**To be done**
Locate the line that contains "Among the group", then copy it and all later lines of the data below exactly, through the last one.

Begin Supplied information

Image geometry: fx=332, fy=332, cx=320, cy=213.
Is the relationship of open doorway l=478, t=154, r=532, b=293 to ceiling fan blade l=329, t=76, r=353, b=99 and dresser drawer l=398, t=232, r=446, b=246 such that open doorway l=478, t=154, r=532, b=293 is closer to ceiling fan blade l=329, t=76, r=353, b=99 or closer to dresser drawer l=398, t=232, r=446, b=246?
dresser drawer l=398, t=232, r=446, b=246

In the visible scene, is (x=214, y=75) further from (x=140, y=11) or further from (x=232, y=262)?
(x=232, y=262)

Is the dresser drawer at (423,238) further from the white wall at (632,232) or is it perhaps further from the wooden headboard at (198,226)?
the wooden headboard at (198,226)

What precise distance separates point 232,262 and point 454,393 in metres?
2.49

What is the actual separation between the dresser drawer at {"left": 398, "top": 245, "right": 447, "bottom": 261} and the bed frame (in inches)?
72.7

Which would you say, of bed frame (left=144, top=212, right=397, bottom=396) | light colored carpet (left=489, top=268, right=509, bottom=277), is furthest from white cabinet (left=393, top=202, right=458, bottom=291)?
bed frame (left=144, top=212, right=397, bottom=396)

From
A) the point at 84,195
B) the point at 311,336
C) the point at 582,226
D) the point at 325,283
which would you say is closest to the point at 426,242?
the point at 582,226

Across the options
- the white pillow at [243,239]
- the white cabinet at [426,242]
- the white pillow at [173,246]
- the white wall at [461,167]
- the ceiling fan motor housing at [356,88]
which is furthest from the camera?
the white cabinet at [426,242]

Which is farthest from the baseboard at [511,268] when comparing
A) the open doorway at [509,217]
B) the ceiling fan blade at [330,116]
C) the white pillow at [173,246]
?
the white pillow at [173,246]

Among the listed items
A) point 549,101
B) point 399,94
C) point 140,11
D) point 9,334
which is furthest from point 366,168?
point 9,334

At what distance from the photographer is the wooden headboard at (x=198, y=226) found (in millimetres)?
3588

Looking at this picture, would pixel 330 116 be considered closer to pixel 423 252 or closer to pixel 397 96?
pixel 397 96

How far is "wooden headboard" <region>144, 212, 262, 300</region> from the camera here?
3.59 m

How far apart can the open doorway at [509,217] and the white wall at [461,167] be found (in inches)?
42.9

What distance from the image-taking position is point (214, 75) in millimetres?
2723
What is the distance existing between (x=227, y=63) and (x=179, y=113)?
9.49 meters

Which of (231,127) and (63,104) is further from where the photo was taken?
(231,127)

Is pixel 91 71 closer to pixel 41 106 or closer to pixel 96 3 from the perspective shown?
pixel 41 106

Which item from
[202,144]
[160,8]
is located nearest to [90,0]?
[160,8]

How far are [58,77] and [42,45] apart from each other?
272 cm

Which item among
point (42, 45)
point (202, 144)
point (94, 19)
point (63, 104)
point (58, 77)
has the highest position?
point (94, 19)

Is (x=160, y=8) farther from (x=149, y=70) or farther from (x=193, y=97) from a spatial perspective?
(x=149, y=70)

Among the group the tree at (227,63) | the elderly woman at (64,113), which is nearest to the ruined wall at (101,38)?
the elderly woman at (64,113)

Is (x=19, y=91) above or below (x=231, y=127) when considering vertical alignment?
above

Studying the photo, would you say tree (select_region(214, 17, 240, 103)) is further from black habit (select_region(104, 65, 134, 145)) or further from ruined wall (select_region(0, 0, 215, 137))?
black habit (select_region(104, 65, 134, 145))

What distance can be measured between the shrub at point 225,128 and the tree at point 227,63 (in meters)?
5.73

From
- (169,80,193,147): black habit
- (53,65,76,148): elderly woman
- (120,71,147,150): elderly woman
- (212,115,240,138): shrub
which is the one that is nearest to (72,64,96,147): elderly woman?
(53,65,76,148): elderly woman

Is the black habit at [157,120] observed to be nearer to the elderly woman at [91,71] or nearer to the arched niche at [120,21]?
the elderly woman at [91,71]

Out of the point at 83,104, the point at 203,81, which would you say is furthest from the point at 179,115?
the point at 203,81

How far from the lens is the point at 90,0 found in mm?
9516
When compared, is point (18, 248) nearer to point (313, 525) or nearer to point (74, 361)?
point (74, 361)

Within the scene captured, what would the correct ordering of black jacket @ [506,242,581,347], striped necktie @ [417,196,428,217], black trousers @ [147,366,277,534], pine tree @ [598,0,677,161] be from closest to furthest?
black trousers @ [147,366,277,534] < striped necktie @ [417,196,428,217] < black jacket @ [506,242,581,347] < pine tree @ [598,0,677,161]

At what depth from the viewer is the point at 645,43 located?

End Supplied information

**Written reply**
Among the group the tree at (227,63) | the elderly woman at (64,113), which is nearest to the ruined wall at (101,38)?
the elderly woman at (64,113)

Is (x=19, y=91) above or below (x=231, y=127) when considering vertical alignment?
above

Studying the photo, would you say tree (select_region(214, 17, 240, 103)) is further from black habit (select_region(104, 65, 134, 145)) or further from ruined wall (select_region(0, 0, 215, 137))?
black habit (select_region(104, 65, 134, 145))

What distance can be measured between the shrub at point 225,128 and the tree at point 227,63 (in meters)?
5.73

From
- (169,80,193,147): black habit
- (53,65,76,148): elderly woman
- (120,71,147,150): elderly woman
- (212,115,240,138): shrub
which is the one that is nearest to (72,64,96,147): elderly woman?
(53,65,76,148): elderly woman

Is the black habit at [157,120] observed to be nearer to the elderly woman at [91,71] or nearer to the arched niche at [120,21]?
the elderly woman at [91,71]

Out of the point at 83,104, the point at 203,81, which would you say is furthest from the point at 179,115?
the point at 203,81

How far from the lens is the point at 90,0 found in mm?
9516
When compared, is point (18, 248) nearer to point (313, 525) or nearer to point (74, 361)?
point (74, 361)

Within the scene captured, what would the correct ordering of black jacket @ [506,242,581,347], striped necktie @ [417,196,428,217], black trousers @ [147,366,277,534], pine tree @ [598,0,677,161] be from closest to furthest?
black trousers @ [147,366,277,534] < striped necktie @ [417,196,428,217] < black jacket @ [506,242,581,347] < pine tree @ [598,0,677,161]

At what depth from the viewer is the point at 645,43 located?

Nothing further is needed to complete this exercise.